His slick, in-your-face attitude is clear from the opening scene, in which Vic and sharpshooting partner Morris (Karen Gillan) think they’re about to catch the mastermind of a heroin-peddling ring in the penthouse of a posh downtown hotel, but are instead greeted by a series of shotgun blasts. Predictably, Morris won’t make it out alive, though Dowse doesn’t treat the scene as you would expect. Instead, he presents her as the stronger and more level-headed partner during the raid (speaking of raids, the duo’s most dangerous rival is The Raid: Redemption star Iko Uwais), while Bautista takes a beating before finally resorting to a number of improvised wrestling moves — crashing through a wall, lobbing a room-service trolly — that certainly aren’t sanctioned by any police playbook but look convincingly tough on-screen.

After crashing his own car, Vic requests an Uber and gets Stu, whom he strong-arms into driving him around all day as he chases one lead to the next in an ever more dangerous series of stops. Clearly a student of ‘80s-era mismatched-partners movies, a la 48 Hours and Lethal Weapon, screenwriter Tripper Clancy picks an assortment of off-the-wall spots — a strip club, a Sriracha-sauce factory, a veterinary hospital (complete with John Woo-style doves) — for them to visit together, emphasizing the absurdity by having Vic bumble blindly through each location.

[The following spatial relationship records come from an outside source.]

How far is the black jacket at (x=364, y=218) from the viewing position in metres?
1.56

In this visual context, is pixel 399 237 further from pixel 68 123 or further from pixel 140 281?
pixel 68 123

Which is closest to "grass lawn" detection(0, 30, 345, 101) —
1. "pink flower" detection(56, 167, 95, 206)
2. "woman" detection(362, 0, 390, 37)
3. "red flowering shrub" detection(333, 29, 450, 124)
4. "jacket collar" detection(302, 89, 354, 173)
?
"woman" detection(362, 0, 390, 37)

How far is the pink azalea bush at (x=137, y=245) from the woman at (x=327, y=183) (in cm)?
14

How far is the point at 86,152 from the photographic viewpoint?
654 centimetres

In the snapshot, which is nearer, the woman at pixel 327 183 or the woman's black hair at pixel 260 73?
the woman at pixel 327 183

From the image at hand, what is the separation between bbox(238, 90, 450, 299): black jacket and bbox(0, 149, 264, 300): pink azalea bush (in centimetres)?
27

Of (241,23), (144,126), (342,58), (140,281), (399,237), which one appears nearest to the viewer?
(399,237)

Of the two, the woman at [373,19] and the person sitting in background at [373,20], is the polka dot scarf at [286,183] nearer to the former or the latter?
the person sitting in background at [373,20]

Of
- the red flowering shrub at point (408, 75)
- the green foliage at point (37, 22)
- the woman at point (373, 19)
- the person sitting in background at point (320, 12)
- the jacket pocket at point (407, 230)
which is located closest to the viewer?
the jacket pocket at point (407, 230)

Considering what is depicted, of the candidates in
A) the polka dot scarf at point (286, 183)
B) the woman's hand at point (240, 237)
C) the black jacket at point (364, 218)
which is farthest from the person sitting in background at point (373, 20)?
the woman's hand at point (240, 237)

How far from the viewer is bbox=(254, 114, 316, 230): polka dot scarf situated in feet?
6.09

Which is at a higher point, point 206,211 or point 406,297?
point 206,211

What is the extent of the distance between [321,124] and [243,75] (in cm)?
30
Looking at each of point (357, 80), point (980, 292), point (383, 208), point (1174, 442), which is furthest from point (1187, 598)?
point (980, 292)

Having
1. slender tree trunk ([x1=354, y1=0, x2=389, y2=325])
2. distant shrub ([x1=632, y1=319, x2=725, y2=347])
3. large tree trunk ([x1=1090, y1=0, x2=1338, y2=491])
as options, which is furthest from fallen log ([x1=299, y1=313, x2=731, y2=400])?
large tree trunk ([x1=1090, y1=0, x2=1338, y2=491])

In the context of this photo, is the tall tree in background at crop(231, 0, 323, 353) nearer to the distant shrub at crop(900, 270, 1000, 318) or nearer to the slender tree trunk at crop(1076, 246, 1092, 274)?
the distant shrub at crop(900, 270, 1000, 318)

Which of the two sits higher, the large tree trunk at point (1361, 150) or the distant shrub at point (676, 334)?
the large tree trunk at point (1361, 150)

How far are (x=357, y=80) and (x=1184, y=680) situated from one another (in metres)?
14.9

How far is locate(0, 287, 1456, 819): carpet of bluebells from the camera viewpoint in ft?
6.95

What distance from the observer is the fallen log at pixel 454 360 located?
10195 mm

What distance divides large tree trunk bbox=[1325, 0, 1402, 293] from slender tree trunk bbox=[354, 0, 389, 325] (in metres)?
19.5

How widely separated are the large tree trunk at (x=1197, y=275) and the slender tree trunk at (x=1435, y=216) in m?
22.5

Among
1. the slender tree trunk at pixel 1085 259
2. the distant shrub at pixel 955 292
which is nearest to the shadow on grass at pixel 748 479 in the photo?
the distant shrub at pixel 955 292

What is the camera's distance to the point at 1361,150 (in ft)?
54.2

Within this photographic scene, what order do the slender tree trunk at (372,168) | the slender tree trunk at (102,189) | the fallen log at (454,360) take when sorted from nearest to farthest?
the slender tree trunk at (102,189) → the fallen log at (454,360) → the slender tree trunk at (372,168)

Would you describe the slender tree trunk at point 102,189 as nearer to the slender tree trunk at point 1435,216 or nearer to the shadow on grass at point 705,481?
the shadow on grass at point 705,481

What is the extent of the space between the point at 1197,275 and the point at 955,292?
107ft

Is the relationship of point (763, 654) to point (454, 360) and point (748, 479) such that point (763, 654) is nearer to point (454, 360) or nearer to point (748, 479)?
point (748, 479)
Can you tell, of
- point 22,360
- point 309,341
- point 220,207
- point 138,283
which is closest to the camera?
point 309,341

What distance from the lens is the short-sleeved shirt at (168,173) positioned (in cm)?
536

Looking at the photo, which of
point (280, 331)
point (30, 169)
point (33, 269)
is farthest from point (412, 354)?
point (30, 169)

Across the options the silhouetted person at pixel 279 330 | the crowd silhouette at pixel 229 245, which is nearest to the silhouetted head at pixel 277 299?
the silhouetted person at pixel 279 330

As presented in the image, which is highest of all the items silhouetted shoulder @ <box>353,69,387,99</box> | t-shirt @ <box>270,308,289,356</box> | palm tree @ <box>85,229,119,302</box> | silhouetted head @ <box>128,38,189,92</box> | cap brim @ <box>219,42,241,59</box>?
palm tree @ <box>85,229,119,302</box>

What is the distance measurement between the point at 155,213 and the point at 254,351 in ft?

It takes a certain finesse to stage such a confrontation in a way that someone as non-threatening as Silicon Valley and The Big Sick star Nanjiani can convincingly hold his own against Bautista (a former WWF fighter who also played Guardians of the Galaxy heavy Drax), and yet Dowse is up to the challenge. Even though the crime plot and villains leave something to be desired, Dowse crams the movie with satisfying fights — both the well-choreographed, knockabout kind and those that consist of nothing more than verbal sparring. Generally speaking, Hollywood comedies seem to be gravitating away from jokes toward more conceptual gags, and yet, Nanjiani knows how to deliver a perfectly timed one-liner, making the character’s zingers sound spontaneous.”